ここでは、木樽熟成の中でも最も多く使われている「オーク材」の味わいと香りの特徴をお伝えします。
オーク材の種類と香り
オーク材には、フランス産のフレンチオークとアメリカ産のアメリカンオークの2種類があり、どちらを使用するかによってワインに与える味わいや香りの特徴が異なります。
具体的な香りには以下のようなものがあります。
|
フレンチオーク樽
フランス産のオーク材で造られた木樽で、軽いトースト香やバニラ香、スパイスのような香りがフレンチオーク熟成での特徴です。
繊細な味わいや香りを表現することができ、ピノ・ノワールなど華やかでエレガントなワインでも使用されています。
長期熟成に向いており、高級〜最高級ワインに使用される高価なオーク樽です。
アメリカンオーク樽
アメリカ産のオーク材を使用したアメリカンオーク熟成では、バニラ香やココナッツなどの甘い香りが感じられます。
フレンチオークよりも安く、強い香りを持ち、しっかりとした樽香が付きやすい特徴があります。
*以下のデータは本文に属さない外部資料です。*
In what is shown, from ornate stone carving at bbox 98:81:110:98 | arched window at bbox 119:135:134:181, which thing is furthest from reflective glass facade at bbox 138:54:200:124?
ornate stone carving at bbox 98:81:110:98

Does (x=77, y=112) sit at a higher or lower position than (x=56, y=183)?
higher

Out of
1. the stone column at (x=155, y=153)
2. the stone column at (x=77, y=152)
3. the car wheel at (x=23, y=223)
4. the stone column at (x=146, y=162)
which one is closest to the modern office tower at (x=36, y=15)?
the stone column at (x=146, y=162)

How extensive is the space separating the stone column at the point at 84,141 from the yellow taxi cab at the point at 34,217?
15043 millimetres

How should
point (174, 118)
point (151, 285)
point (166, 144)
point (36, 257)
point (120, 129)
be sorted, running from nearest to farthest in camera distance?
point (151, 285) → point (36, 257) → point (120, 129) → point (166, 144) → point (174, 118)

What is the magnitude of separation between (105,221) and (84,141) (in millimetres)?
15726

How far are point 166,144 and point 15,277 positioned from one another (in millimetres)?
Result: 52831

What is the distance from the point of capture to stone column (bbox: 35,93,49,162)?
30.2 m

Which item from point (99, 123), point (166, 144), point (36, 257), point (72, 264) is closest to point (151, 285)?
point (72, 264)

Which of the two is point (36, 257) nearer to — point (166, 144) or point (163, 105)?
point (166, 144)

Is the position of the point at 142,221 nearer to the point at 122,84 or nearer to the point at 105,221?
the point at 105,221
一般的なワイン〜高級ワインに用いられることが多く、特にオーストラリアやアメリカのワインで使用されています。
樽の条件によって生まれる違い
木樽熟成では、木材の種類の他にもさまざまな条件によってワインの味わいが変わります。
例)
- 樽の年数→新樽の方がしっかりと風味がつく、酸素の供給がよりスムーズ
- 樽の大きさ→小樽の方が樽板と触れ合う面積が多いため樽の風味を移しやすい
さらには、樽の内部をどのくらい火で炙ってローストするかによっても与える香りに違いを生みます。
樽のロースト加減 |
香り・味わい |
ライト・ロースト |
軽いヴァニラ香 |
ミディアム・ロースト |
スパイス、ヴァニラ、ココア、チョコレート |
ヘヴィ・ロースト |
煙、コーヒー、カラメル |
樽内部をしっかりとローストすることで、カラメルやトースト香のような香ばしさをもった味わいを感じるようになります。
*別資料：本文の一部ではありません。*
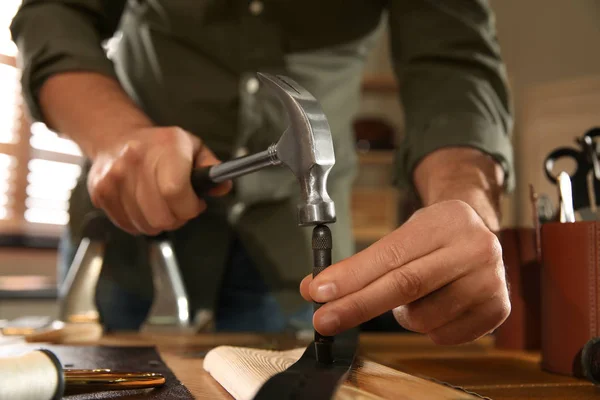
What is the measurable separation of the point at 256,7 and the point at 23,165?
1.96 m

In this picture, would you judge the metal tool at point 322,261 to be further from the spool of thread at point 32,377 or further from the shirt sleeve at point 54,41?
the shirt sleeve at point 54,41

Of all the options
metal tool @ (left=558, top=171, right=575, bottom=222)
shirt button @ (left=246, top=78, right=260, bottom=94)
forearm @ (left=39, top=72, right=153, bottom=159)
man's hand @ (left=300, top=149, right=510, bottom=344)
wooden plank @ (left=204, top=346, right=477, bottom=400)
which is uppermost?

木樽は同じ産地、同じ木材でも、年数や大きさ、ローストの加減によって異なります。さらにこれら異なる木樽をうまくミックスさせることで複雑かつ個性のあるワインを造り出すことも可能になります。
このようにあらゆる条件で味わいが変わる点もまた木樽熟成の奥深さが感じられますね。
樽熟成の特徴を感じられるおすすめスペインワイン
【商品情報】
商品名 |
ラス・エルマーナス クリアンサ |
生産者 |
ボデガス・ルソン |
おすすめ料理 |
ミートボールや豆を使ったシチュー、ラムチョップのグリル、ウサギやうずらなどのミートパイ、シナモン風味のチェリーコンポートなど |
生産国 |
スペイン |
地域 |
ムルシア州 D.O.フミーリャ(フミージャ) |
ぶどう品種 |
モナストレル:60%、カベルネ・ソーヴィニヨン:40% |
樹齢 |
モナストレル:25〜45年、カベルネ・ソーヴィニヨン:15〜35年 |
度数 |
14.5% |
ボディ |
ミディアム |
飲み頃の温度 |
14〜16℃ |
容量 |
750ml |
今回ご紹介する赤ワインは、ラス・エルマーナスシリーズの「ラス・エルマーナス クリアンサ」です。
ビビットカラーの黄色いラベルに描かれている女性は、ワイナリーを引き継いだ4姉妹次女のマリア。彼女は長女アナ・ホセファが管理するレストラン「Honor del Cristo de la Salud」のウェイトレスとして働き、生涯を通じてフミージャで過ごしました。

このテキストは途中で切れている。